[Record extracts]
[start]

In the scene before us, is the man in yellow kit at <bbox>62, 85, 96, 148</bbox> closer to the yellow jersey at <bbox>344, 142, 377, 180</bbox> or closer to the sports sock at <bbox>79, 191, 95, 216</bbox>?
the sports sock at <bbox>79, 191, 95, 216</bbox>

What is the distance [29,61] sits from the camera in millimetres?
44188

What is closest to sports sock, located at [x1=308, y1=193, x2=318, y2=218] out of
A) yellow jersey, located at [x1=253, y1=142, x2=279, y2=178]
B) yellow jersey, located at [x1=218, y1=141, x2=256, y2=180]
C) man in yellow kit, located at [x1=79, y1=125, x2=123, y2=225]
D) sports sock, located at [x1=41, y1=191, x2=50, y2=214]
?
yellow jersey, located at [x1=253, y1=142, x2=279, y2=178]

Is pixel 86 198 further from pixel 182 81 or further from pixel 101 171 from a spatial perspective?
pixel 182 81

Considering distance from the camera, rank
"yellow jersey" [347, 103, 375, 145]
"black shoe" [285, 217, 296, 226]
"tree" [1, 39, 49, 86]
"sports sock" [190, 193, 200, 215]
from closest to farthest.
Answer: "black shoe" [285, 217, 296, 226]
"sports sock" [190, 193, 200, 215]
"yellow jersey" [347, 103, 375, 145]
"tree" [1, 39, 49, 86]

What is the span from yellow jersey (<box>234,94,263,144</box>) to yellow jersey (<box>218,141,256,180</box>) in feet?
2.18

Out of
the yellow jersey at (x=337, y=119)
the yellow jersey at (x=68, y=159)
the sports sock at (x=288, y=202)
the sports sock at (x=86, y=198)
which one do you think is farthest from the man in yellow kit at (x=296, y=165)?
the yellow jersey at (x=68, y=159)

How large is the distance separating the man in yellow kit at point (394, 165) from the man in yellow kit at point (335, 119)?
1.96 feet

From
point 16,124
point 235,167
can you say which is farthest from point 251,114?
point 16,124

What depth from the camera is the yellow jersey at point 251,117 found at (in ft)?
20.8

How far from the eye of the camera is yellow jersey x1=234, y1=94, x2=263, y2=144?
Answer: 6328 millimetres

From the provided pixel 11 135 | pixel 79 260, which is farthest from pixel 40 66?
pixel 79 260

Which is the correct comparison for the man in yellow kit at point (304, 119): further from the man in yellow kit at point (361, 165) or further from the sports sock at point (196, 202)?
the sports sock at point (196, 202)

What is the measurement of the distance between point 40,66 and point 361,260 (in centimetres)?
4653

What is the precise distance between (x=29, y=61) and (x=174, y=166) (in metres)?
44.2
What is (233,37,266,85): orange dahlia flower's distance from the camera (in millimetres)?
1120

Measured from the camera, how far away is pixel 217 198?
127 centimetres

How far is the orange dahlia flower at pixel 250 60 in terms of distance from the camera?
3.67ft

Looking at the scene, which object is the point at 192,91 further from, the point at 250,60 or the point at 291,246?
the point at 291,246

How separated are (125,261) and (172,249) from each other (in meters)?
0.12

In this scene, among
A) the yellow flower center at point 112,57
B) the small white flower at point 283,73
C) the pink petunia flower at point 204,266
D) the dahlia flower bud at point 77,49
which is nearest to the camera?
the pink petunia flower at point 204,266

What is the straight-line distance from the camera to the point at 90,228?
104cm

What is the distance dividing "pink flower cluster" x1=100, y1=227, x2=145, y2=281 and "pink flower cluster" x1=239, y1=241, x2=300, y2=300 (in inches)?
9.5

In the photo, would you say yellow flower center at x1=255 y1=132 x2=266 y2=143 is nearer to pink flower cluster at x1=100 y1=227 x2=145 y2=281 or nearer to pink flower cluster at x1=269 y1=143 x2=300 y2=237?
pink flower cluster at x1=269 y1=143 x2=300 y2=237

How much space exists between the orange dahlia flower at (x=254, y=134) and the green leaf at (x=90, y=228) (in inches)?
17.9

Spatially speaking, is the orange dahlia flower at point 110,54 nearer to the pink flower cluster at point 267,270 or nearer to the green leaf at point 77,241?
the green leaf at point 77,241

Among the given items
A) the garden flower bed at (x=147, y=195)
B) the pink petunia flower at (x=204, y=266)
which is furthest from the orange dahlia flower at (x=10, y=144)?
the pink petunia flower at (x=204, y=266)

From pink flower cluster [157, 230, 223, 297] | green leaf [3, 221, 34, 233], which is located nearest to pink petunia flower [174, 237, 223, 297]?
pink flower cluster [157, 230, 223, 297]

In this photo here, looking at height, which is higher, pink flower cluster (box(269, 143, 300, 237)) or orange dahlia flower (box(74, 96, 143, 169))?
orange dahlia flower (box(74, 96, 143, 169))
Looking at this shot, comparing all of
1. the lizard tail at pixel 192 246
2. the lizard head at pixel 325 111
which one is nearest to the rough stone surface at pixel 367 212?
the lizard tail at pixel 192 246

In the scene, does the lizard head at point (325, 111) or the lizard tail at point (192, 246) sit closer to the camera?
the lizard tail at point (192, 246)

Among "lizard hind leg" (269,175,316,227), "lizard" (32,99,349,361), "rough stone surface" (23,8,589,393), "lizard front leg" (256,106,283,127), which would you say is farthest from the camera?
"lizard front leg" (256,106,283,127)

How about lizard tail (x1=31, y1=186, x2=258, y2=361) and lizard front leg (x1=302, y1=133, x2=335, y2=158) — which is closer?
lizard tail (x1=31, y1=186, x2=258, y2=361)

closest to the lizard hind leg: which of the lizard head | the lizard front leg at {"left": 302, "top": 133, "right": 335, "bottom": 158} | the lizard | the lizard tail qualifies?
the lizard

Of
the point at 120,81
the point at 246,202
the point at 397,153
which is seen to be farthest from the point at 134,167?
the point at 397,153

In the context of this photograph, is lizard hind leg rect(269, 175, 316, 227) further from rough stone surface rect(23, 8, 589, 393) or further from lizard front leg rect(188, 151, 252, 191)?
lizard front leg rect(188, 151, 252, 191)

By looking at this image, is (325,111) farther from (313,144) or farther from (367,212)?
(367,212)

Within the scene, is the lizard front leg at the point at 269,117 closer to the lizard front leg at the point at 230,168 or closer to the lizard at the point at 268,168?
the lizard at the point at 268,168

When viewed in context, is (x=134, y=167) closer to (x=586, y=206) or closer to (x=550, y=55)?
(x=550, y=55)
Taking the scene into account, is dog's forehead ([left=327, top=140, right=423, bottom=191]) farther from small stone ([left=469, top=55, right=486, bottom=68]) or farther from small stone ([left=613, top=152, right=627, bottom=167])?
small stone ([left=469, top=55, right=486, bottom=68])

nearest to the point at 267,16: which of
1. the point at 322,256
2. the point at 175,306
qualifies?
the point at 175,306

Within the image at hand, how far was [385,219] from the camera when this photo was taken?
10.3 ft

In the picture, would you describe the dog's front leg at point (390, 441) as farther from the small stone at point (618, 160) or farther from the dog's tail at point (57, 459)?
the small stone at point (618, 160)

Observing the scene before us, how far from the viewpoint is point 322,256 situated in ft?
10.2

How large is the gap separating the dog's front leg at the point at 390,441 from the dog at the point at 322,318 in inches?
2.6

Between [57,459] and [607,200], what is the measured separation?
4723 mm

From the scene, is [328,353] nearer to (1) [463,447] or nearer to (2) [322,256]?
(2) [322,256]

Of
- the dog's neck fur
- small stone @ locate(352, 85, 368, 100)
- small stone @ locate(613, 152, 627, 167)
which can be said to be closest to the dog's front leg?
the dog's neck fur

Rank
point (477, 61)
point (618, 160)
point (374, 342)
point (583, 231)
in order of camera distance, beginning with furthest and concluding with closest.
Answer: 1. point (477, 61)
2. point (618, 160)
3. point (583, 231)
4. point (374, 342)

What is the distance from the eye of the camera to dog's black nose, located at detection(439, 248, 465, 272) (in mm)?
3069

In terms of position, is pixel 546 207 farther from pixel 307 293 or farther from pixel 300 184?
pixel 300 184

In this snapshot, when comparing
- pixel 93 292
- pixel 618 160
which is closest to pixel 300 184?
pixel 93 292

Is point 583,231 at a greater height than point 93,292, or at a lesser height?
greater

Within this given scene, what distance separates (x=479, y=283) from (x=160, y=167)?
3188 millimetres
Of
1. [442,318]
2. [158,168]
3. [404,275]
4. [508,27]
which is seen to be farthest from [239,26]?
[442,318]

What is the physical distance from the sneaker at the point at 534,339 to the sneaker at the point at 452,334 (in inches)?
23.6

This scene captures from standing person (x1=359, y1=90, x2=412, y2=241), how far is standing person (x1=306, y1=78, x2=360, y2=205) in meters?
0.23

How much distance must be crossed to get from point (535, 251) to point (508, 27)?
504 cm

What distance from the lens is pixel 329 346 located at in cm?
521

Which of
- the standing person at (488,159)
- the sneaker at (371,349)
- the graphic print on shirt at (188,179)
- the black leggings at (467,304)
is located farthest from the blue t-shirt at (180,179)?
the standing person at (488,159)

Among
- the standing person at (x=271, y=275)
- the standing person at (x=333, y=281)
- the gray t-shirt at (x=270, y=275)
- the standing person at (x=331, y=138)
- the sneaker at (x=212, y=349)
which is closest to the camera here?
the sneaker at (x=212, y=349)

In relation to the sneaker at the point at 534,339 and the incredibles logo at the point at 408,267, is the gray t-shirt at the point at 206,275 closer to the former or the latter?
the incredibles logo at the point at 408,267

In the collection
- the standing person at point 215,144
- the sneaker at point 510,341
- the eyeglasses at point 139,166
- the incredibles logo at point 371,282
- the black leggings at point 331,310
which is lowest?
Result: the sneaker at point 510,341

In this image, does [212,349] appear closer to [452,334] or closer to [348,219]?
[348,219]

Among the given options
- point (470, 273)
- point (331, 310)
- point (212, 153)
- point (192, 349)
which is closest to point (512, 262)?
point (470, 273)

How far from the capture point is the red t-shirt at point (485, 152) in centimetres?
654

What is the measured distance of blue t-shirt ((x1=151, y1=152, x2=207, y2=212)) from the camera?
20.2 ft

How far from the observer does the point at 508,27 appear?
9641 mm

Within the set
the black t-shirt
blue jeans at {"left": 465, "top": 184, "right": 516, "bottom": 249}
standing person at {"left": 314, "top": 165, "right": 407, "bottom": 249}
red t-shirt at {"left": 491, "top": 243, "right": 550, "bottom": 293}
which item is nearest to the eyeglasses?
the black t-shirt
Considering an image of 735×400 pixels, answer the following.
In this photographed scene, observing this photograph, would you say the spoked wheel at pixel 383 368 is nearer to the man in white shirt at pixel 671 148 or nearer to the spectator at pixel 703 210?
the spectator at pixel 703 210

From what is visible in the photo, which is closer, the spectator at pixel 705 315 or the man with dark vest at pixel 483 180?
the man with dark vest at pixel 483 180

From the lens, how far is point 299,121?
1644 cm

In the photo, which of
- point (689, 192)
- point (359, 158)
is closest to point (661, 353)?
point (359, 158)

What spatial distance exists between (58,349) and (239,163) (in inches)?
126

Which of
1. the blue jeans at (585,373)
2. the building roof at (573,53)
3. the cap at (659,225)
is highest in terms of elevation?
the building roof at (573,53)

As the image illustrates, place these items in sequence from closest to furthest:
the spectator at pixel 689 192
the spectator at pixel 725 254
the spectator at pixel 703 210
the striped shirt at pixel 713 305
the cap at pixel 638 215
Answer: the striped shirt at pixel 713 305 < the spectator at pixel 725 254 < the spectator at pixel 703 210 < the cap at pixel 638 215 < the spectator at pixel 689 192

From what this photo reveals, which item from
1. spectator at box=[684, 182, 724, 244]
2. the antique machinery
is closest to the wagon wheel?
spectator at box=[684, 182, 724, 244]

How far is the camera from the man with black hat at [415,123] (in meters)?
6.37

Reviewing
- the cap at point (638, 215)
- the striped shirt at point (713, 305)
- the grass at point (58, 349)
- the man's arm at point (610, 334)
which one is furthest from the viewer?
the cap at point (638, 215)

[end]

[Short exercise] Reproduce only the entries starting at the line that contains "As the image" and ending at the close of the entries, replacing "wagon wheel" with "cart wheel" and leaving everything else unchanged.

[Written response]
As the image illustrates, place these items in sequence from closest to furthest:
the spectator at pixel 689 192
the spectator at pixel 725 254
the spectator at pixel 703 210
the striped shirt at pixel 713 305
the cap at pixel 638 215
Answer: the striped shirt at pixel 713 305 < the spectator at pixel 725 254 < the spectator at pixel 703 210 < the cap at pixel 638 215 < the spectator at pixel 689 192

From what this photo reveals, which item from
1. spectator at box=[684, 182, 724, 244]
2. the antique machinery
is closest to the cart wheel?
spectator at box=[684, 182, 724, 244]

How far is the camera from the man with black hat at [415,123] (in meters)?
6.37

Reviewing
- the cap at point (638, 215)
- the striped shirt at point (713, 305)
- the grass at point (58, 349)
- the man's arm at point (610, 334)
which one is furthest from the viewer?
the cap at point (638, 215)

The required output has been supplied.